## Passage shown
........

Mesopredators likely have a more complex olfactory landscape than organisms on the periphery of food webs and behavioural response to scent could be affected by scent strength, integrity and context (Jones et al. 2016). Previous works investigating the response of foxes to alternative risk cues have yielded varying results. Observations of red (Scheinin et al. 2006) and Indian foxes, Vulpes bengalensis (Vanak et al. 2009) only showed significant reductions in food bait take in response to direct predator presence (golden jackal, Canis aureus and domestic dog Canis lupus familiaris, respectively), but not to olfactory risk cues (urine, or scat and urine, respectively).Observations were short and scents fresh so it could be concluded that foxes did not respond to these particular risk cues and only responded to immediate threats, or that foxes in these studies were bigger risk takers than in our study. However, these studies did not follow a GUD framework so responses to scent may have reflected experimental setup more than fox behaviour. Foraging may have been too easy or profitable and food to substrate ratios in these experiments may have only permitted observation of strong responses. Nonetheless, food take and behavioural responses towards live animals in both studies still suggest fearful responses of foxes towards larger predators. The studies also suggest that fearful responses to the actual presence of predators are likely to be stronger than to risk cues alone.

........

(Source records)

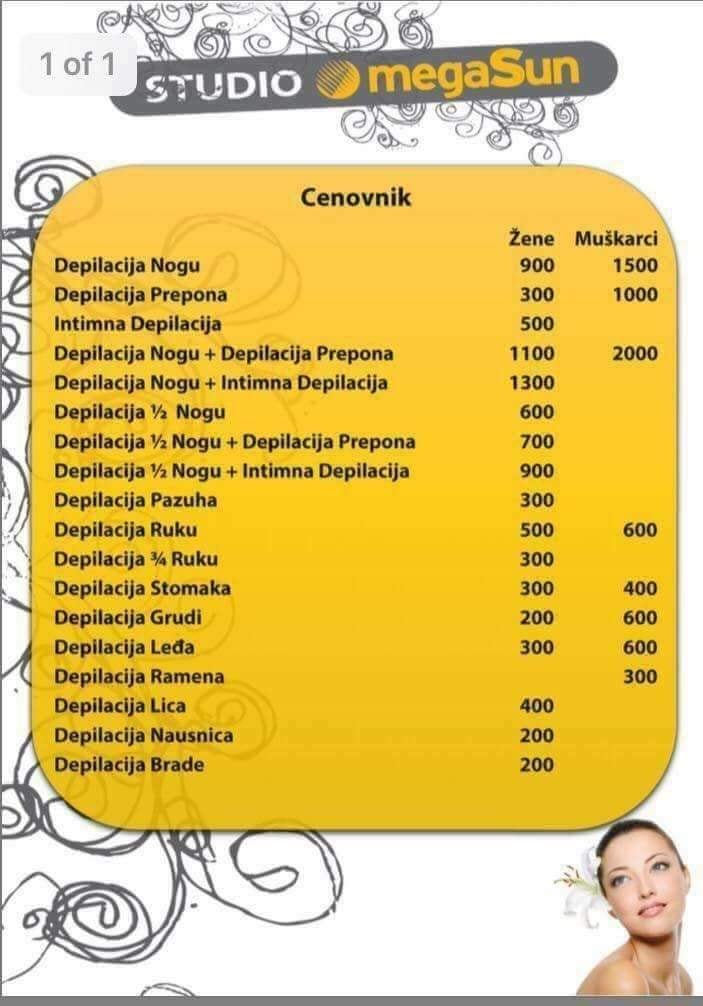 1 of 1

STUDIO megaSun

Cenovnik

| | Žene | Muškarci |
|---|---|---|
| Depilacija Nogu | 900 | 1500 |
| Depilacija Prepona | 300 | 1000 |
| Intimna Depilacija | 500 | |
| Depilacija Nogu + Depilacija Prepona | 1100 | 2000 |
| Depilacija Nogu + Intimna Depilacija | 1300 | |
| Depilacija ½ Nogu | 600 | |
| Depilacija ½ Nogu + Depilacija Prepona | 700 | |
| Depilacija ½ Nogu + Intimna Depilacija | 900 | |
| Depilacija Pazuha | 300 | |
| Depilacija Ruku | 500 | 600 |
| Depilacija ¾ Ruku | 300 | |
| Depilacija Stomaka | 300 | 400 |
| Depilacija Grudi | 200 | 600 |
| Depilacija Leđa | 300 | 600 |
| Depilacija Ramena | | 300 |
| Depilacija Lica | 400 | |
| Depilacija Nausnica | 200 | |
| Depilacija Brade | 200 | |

........

## Task instructions
1 – According to the passage on fox responses to predator cues, why might the earlier studies' results on scent reflect their experimental setup more than fox behavior? Answer in one to three sentences.
2 – Continue the passage on fox responses to predator cues, starting after its last sentence.

## Task-by-task results
1 – Those studies did not follow a GUD framework. Foraging in them may have been too easy or profitable, and their food-to-substrate ratios may have allowed only strong responses to be observed.

2 –
Under a GUD framework, Mukherjee et al. (2009) observed that foxes foraged more from patches with wolf scat present. They suggested that scat may provide information of a predator’s whereabouts and could indicate that a predator has moved on and that the patch in fact carries less risk. The responses observed in this study suggest urine presents a more immediate predator presence cue. Scat can act as a territorial marker and conveyer of information about the depositor (Barja 2009). Peters and Mech (1975) however concluded that raised leg urination was probably the most effective method of territory maintenance. Competitors may associate higher risk with urine than with scat. Canids also preferentially faecal mark on visually conspicuous features, suggesting scat placement is an important aspect of communication (Barja 2009; de Miguel et al. 2009; Hayward and Hayward 2010). Dependent on the context and placement, scat may communicate risk but could also be positively associated with scavengeable food sources.
Mukherjee et al. (2009) also suggested that the lower presence of wolves in the study area and higher presence of the larger striped hyena, Hyaena hyaena, could have been responsible for their observations. Aversion to foreign odours likely requires a social unit to have experience of antagonistic events (Peters and Mech 1975). At 1.4–1.6 wolves per 100 km2 (JK unpubl. data, estimates based on 100% MCP polygons and snow tracking of two packs utilising PLNP during 2015), wolf density was higher in PLNP than the Croatian average of 1.3 (Štrbenac et al. 2005). Given fox responses to wolf urine and wolf density, encounter rates might also have been higher in PLNP.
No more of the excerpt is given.